» Prompt
Extract each line holding the word "burst" from the entries.

» Given records

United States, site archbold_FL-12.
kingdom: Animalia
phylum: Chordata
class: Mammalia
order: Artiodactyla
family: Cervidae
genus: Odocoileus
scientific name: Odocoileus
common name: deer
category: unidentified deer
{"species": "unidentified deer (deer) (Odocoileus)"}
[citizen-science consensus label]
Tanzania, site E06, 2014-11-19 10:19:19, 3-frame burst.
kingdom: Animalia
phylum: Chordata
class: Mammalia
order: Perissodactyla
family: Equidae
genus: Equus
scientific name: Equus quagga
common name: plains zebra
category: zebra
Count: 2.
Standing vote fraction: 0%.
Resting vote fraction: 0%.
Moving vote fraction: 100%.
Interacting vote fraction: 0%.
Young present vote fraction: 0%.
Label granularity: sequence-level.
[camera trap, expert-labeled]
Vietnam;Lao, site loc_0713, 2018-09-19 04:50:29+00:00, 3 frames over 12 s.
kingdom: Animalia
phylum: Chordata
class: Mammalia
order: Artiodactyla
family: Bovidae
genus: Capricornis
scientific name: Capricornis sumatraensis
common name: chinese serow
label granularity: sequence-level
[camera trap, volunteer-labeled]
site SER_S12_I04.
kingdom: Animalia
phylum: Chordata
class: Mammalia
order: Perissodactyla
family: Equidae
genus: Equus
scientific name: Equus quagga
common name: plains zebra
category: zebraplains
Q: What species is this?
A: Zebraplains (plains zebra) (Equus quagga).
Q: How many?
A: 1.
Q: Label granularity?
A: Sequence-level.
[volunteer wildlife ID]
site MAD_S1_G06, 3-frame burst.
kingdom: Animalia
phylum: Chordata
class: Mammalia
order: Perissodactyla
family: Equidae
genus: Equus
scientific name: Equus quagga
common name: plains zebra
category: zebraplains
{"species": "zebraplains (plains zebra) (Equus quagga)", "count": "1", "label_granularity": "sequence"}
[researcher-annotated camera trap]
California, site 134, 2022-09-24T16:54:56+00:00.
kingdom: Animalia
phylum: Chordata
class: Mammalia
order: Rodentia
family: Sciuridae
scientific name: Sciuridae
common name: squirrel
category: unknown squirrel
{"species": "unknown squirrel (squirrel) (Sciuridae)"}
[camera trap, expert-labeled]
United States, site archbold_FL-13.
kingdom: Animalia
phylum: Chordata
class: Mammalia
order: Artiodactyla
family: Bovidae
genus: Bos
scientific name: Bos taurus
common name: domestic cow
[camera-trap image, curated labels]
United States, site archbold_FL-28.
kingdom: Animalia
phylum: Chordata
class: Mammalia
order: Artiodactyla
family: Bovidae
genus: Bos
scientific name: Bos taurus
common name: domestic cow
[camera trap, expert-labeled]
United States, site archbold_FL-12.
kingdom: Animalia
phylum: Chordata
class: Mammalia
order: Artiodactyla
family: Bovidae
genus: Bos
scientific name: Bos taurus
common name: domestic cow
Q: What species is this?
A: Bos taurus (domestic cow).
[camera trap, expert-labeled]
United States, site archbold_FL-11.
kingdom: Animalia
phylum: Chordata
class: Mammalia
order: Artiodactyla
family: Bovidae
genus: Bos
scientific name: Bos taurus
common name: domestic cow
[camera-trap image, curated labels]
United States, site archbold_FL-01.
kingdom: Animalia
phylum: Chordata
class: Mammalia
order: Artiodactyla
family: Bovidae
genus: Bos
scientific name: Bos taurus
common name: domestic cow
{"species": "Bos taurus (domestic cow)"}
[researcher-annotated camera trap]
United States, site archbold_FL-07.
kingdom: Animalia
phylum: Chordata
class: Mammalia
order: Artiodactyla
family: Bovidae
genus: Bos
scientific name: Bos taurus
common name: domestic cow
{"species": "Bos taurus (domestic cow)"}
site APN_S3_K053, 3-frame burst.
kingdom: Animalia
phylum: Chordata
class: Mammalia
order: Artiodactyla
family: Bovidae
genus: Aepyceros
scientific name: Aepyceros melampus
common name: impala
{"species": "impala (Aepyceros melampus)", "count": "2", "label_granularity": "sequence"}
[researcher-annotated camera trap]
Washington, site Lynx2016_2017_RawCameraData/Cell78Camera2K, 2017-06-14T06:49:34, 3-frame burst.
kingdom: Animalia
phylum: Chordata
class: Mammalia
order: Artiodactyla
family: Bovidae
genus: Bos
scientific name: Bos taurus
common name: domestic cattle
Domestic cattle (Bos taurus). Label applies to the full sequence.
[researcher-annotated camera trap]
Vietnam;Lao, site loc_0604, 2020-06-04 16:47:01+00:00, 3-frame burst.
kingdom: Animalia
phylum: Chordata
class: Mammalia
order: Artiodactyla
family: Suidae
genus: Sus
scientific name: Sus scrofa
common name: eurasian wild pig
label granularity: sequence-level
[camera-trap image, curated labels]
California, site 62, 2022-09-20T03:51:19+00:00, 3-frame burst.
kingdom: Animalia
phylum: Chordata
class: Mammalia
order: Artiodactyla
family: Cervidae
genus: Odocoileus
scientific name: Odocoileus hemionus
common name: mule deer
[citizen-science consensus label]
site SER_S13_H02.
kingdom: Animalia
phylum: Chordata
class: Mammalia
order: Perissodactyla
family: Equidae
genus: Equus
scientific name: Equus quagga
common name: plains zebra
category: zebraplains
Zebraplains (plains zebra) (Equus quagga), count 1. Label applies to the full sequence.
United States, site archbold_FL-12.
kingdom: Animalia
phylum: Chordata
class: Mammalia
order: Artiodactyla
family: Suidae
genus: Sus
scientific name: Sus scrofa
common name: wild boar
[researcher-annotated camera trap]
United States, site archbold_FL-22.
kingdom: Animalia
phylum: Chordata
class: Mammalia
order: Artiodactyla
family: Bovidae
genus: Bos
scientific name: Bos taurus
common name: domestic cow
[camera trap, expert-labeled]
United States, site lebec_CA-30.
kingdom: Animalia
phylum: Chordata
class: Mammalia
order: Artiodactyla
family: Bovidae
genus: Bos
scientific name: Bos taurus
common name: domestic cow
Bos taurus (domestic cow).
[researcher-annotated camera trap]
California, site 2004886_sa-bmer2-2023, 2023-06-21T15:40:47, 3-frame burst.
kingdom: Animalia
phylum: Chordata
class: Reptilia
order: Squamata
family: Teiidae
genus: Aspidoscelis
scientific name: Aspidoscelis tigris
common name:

» Answer space
Tanzania, site E06, 2014-11-19 10:19:19, 3-frame burst.
site MAD_S1_G06, 3-frame burst.
site APN_S3_K053, 3-frame burst.
Washington, site Lynx2016_2017_RawCameraData/Cell78Camera2K, 2017-06-14T06:49:34, 3-frame burst.
Vietnam;Lao, site loc_0604, 2020-06-04 16:47:01+00:00, 3-frame burst.
California, site 62, 2022-09-20T03:51:19+00:00, 3-frame burst.
California, site 2004886_sa-bmer2-2023, 2023-06-21T15:40:47, 3-frame burst.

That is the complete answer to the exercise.